** Data for review follows **

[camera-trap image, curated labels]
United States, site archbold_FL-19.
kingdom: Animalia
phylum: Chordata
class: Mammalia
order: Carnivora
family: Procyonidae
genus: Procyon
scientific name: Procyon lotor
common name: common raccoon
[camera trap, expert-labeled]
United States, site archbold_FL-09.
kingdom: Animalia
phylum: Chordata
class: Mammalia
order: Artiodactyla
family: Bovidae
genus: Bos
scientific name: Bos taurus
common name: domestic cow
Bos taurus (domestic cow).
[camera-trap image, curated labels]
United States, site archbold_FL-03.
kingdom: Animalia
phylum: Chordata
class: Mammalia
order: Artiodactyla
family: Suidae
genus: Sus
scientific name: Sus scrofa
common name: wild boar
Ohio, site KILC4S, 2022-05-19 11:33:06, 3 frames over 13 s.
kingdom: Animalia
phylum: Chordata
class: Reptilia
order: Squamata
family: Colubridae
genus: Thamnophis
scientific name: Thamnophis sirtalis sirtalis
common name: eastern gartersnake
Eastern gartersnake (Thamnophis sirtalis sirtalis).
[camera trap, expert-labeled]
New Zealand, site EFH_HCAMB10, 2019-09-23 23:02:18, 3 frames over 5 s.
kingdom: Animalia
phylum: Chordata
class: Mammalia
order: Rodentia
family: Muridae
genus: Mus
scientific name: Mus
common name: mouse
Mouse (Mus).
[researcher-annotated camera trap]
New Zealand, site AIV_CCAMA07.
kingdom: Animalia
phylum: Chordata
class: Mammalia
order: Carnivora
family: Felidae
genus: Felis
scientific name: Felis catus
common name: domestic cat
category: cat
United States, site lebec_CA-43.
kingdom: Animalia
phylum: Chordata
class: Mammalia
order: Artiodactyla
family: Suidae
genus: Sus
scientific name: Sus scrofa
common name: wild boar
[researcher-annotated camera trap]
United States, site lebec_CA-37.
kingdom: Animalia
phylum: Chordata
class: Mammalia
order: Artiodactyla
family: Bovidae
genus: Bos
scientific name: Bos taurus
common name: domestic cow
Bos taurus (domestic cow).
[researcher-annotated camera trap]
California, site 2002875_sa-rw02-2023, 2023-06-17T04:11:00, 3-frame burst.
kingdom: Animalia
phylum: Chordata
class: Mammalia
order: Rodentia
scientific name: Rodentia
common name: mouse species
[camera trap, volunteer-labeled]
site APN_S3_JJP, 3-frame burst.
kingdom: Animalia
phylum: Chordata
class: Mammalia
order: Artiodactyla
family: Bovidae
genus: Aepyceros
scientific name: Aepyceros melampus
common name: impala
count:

** End of Data for review **

> What you should do
The output should match the records above exactly, entry for entry.

> Output below
[camera-trap image, curated labels]
United States, site archbold_FL-19.
kingdom: Animalia
phylum: Chordata
class: Mammalia
order: Carnivora
family: Procyonidae
genus: Procyon
scientific name: Procyon lotor
common name: common raccoon
[camera trap, expert-labeled]
United States, site archbold_FL-09.
kingdom: Animalia
phylum: Chordata
class: Mammalia
order: Artiodactyla
family: Bovidae
genus: Bos
scientific name: Bos taurus
common name: domestic cow
Bos taurus (domestic cow).
[camera-trap image, curated labels]
United States, site archbold_FL-03.
kingdom: Animalia
phylum: Chordata
class: Mammalia
order: Artiodactyla
family: Suidae
genus: Sus
scientific name: Sus scrofa
common name: wild boar
Ohio, site KILC4S, 2022-05-19 11:33:06, 3 frames over 13 s.
kingdom: Animalia
phylum: Chordata
class: Reptilia
order: Squamata
family: Colubridae
genus: Thamnophis
scientific name: Thamnophis sirtalis sirtalis
common name: eastern gartersnake
Eastern gartersnake (Thamnophis sirtalis sirtalis).
[camera trap, expert-labeled]
New Zealand, site EFH_HCAMB10, 2019-09-23 23:02:18, 3 frames over 5 s.
kingdom: Animalia
phylum: Chordata
class: Mammalia
order: Rodentia
family: Muridae
genus: Mus
scientific name: Mus
common name: mouse
Mouse (Mus).
[researcher-annotated camera trap]
New Zealand, site AIV_CCAMA07.
kingdom: Animalia
phylum: Chordata
class: Mammalia
order: Carnivora
family: Felidae
genus: Felis
scientific name: Felis catus
common name: domestic cat
category: cat
United States, site lebec_CA-43.
kingdom: Animalia
phylum: Chordata
class: Mammalia
order: Artiodactyla
family: Suidae
genus: Sus
scientific name: Sus scrofa
common name: wild boar
[researcher-annotated camera trap]
United States, site lebec_CA-37.
kingdom: Animalia
phylum: Chordata
class: Mammalia
order: Artiodactyla
family: Bovidae
genus: Bos
scientific name: Bos taurus
common name: domestic cow
Bos taurus (domestic cow).
[researcher-annotated camera trap]
California, site 2002875_sa-rw02-2023, 2023-06-17T04:11:00, 3-frame burst.
kingdom: Animalia
phylum: Chordata
class: Mammalia
order: Rodentia
scientific name: Rodentia
common name: mouse species
[camera trap, volunteer-labeled]
site APN_S3_JJP, 3-frame burst.
kingdom: Animalia
phylum: Chordata
class: Mammalia
order: Artiodactyla
family: Bovidae
genus: Aepyceros
scientific name: Aepyceros melampus
common name: impala
count:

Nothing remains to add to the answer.